**Request**
Copy the entries below word for word, from the line with "Out of the objects" to the end of the entries.

**Provided data**

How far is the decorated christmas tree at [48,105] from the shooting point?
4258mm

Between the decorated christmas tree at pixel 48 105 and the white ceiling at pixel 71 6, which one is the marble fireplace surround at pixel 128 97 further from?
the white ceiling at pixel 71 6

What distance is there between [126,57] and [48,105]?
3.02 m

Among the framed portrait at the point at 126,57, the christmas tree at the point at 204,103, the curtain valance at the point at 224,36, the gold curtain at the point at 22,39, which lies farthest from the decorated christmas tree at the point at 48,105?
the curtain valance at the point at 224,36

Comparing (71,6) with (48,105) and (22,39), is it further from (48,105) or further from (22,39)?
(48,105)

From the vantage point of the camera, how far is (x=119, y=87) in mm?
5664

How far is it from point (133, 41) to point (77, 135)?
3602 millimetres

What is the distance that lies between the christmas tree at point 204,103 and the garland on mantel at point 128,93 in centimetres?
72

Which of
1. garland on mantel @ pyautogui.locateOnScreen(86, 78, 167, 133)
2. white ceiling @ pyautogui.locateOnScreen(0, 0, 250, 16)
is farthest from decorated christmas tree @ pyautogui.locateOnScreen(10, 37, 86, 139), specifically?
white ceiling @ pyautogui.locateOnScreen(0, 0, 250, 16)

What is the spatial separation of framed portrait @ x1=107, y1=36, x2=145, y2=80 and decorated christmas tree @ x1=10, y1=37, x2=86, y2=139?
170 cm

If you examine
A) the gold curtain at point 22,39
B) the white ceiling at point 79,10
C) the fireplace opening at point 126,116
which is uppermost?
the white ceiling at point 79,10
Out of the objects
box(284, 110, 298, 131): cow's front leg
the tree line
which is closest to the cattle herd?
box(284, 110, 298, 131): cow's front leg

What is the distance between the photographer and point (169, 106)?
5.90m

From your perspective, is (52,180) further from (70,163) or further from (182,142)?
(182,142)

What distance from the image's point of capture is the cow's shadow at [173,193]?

**Task response**
Out of the objects
box(284, 110, 298, 131): cow's front leg
the tree line
which is closest to the cattle herd?
box(284, 110, 298, 131): cow's front leg

What is the distance between the photographer and point (169, 106)?
5.90m

From your perspective, is (52,180) further from (70,163) or further from (182,142)?
(182,142)

What distance from the image's point of capture is the cow's shadow at [173,193]?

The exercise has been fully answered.